--- BEGIN ---

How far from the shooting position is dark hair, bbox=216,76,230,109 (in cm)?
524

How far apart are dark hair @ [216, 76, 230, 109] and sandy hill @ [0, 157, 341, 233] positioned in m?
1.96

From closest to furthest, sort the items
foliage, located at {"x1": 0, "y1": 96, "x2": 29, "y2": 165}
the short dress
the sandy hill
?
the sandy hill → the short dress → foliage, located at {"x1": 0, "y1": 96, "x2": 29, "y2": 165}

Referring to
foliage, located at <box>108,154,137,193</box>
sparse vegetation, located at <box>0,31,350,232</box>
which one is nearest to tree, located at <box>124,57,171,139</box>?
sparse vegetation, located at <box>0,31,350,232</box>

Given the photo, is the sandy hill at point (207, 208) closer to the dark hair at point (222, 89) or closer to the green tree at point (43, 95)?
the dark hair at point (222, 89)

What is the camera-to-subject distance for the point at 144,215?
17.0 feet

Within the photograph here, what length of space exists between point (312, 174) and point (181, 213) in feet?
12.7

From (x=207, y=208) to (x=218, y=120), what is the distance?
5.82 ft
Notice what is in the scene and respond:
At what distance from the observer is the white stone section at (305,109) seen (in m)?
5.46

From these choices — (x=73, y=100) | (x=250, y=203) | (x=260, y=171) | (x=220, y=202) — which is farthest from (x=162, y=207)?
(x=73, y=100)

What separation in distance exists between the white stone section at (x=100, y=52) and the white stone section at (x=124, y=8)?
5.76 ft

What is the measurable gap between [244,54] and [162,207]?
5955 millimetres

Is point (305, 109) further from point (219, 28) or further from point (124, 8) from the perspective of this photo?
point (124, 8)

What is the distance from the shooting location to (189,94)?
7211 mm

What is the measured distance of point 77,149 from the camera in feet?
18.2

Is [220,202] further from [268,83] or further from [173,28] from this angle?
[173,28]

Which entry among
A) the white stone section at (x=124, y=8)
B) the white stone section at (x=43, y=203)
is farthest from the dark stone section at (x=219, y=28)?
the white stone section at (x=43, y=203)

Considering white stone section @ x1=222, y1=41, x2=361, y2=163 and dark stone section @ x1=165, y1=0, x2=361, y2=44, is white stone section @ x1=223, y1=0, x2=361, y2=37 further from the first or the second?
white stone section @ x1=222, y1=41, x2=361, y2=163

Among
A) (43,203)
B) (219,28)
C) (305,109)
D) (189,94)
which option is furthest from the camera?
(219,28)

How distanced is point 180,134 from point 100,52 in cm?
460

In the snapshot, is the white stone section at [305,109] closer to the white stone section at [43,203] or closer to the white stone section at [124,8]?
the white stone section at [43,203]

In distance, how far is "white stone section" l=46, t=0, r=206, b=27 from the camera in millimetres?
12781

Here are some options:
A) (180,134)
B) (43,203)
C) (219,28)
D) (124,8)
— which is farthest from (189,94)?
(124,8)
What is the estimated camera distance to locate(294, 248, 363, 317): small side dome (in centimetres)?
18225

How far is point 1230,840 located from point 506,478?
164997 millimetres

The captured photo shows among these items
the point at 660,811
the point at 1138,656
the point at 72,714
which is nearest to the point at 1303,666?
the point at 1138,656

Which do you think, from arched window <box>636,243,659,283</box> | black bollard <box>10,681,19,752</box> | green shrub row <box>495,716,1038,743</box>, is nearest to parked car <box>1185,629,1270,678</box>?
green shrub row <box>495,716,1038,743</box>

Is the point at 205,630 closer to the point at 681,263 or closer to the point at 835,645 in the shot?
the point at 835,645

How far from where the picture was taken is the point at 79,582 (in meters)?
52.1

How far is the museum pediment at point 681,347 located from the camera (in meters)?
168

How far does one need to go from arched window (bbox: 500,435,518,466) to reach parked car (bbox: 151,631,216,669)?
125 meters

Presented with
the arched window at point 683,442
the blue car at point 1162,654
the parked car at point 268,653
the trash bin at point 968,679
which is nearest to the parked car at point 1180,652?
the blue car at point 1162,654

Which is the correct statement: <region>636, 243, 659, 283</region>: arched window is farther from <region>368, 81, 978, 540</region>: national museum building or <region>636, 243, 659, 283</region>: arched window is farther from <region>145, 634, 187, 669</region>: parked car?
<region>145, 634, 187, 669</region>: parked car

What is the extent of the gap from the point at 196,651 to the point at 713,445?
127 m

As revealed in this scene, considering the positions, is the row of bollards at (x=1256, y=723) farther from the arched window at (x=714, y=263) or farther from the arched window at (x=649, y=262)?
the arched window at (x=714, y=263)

--- END ---

TASK STATEMENT
Set down, without any change, the lines of data above, starting with the line that contains "What is the estimated" and continuing through the end of the data.

TASK SOLUTION
What is the estimated camera distance to locate(294, 248, 363, 317): small side dome (in centimetres)?
18225

How far is point 1230,840 located from point 506,478?
164997 millimetres

The captured photo shows among these items
the point at 660,811
the point at 1138,656
the point at 72,714
which is nearest to the point at 1303,666?
the point at 1138,656

Which do you think, from arched window <box>636,243,659,283</box> | black bollard <box>10,681,19,752</box> | green shrub row <box>495,716,1038,743</box>, is nearest to parked car <box>1185,629,1270,678</box>?
green shrub row <box>495,716,1038,743</box>

Is the point at 205,630 closer to the point at 681,263 or closer to the point at 835,645 in the shot?
the point at 835,645

How far from where the picture was taken is the point at 79,582 (in meters)?
52.1

How far is the museum pediment at point 681,347 located from the camera (in meters)?
168

How far does one need to go from arched window (bbox: 500,435,518,466) to reach parked car (bbox: 151,631,216,669)?
125 meters

Presented with
the arched window at point 683,442
the blue car at point 1162,654
the parked car at point 268,653
the trash bin at point 968,679
which is nearest to the parked car at point 1180,652?
the blue car at point 1162,654

Which is the correct statement: <region>636, 243, 659, 283</region>: arched window is farther from <region>368, 81, 978, 540</region>: national museum building or <region>636, 243, 659, 283</region>: arched window is farther from <region>145, 634, 187, 669</region>: parked car?
<region>145, 634, 187, 669</region>: parked car

What is the extent of the gap from the point at 196,651 to the point at 713,445?
127 m

As revealed in this scene, considering the positions, is the row of bollards at (x=1256, y=723) farther from the arched window at (x=714, y=263) or farther from the arched window at (x=649, y=262)?
the arched window at (x=714, y=263)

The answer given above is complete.